_Task to complete_
Convert the part of the entries that opens with the line containing "In the set the" and runs through the end of the entries into a Markdown table with the columns Row and Line, one numbered row per line. Skip blank lines and leave the pictures out.

>> BEGIN Input for this task

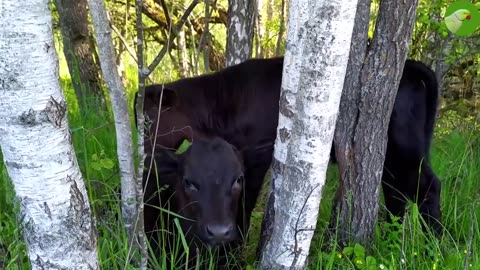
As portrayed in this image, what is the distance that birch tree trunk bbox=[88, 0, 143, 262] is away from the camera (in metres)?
2.61

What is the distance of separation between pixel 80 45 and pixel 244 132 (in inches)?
81.8

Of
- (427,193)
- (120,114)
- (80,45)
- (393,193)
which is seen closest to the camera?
(120,114)

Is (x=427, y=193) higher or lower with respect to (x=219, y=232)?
lower

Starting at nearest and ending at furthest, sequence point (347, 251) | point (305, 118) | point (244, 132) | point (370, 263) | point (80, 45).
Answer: point (305, 118), point (370, 263), point (347, 251), point (244, 132), point (80, 45)

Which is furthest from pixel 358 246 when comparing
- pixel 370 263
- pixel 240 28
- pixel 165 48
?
Result: pixel 240 28

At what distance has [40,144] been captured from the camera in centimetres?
232

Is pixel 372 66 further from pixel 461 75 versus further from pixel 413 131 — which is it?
pixel 461 75

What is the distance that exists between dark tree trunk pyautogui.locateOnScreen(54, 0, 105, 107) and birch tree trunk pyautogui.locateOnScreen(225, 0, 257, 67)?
3.91 ft

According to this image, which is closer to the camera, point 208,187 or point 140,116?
point 140,116

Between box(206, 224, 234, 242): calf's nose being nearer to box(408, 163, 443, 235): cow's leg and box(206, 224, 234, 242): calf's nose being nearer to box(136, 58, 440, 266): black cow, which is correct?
box(136, 58, 440, 266): black cow

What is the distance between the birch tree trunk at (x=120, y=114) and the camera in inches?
103

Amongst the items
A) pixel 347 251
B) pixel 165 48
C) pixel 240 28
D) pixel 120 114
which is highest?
pixel 165 48

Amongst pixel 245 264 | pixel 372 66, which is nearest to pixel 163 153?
pixel 245 264

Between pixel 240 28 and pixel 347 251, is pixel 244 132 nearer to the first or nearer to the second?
pixel 240 28
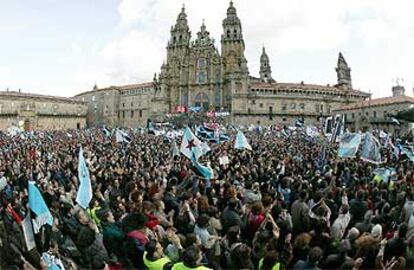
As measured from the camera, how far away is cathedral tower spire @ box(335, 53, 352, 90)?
107738mm

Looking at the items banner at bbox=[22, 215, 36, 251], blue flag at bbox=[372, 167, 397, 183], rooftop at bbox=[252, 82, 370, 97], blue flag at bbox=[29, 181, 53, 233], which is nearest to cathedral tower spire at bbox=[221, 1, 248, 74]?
rooftop at bbox=[252, 82, 370, 97]

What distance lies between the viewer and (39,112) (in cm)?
9412

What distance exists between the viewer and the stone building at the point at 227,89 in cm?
9106

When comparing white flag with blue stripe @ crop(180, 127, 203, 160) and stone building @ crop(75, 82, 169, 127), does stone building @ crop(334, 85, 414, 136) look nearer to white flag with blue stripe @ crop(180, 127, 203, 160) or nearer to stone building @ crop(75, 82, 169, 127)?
stone building @ crop(75, 82, 169, 127)

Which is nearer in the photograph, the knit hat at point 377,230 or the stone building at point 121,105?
the knit hat at point 377,230

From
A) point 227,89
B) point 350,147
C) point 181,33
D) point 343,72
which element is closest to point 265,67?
point 343,72

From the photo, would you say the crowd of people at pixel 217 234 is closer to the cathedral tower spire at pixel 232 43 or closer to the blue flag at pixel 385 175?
the blue flag at pixel 385 175

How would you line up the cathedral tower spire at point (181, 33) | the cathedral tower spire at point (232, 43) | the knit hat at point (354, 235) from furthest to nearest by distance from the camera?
the cathedral tower spire at point (181, 33)
the cathedral tower spire at point (232, 43)
the knit hat at point (354, 235)

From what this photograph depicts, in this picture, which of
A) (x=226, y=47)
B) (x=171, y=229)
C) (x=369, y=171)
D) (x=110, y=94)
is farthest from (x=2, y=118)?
(x=171, y=229)

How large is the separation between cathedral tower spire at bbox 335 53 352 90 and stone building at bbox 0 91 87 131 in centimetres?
5661

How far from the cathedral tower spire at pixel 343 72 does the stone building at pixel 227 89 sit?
611 cm

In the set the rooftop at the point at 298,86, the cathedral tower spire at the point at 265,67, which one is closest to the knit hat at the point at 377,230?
the rooftop at the point at 298,86

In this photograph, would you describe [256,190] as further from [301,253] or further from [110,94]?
[110,94]

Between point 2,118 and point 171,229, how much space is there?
86.6 m
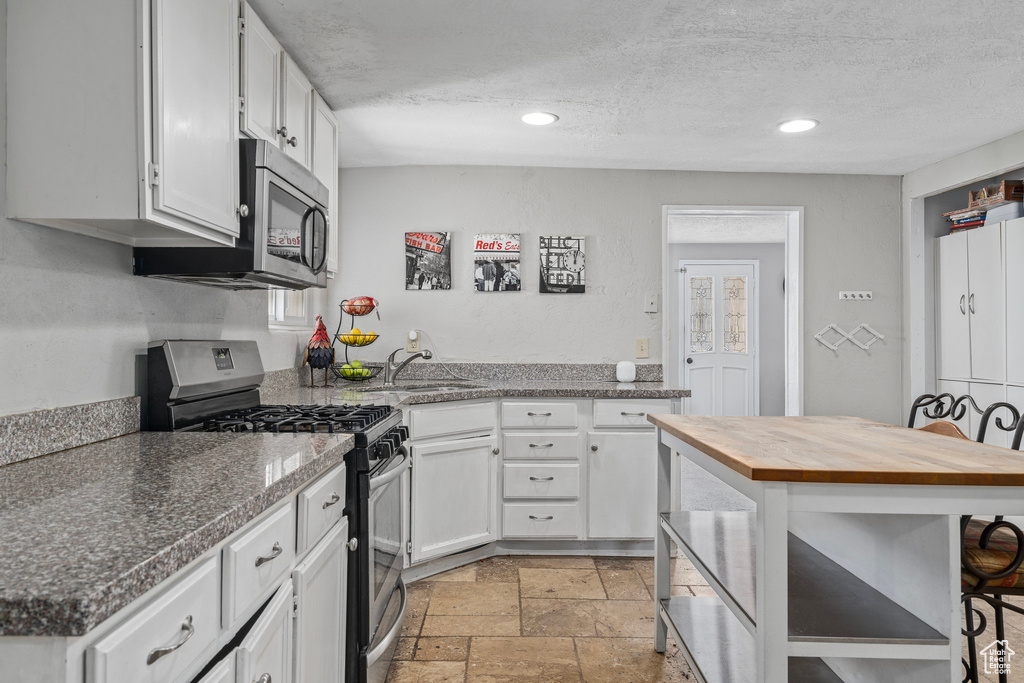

>> END Input for this task

_Task result_
| Row | Line |
|---|---|
| 1 | In the set the rooftop at the point at 298,86, the cathedral tower spire at the point at 265,67, which one is closest to the knit hat at the point at 377,230? |
| 2 | the rooftop at the point at 298,86 |
| 3 | In this photograph, would you describe [256,190] as further from [301,253] or further from [110,94]? |
| 4 | [110,94] |
| 5 | Between point 2,118 and point 171,229, how much space is there? |
| 6 | 86.6 m |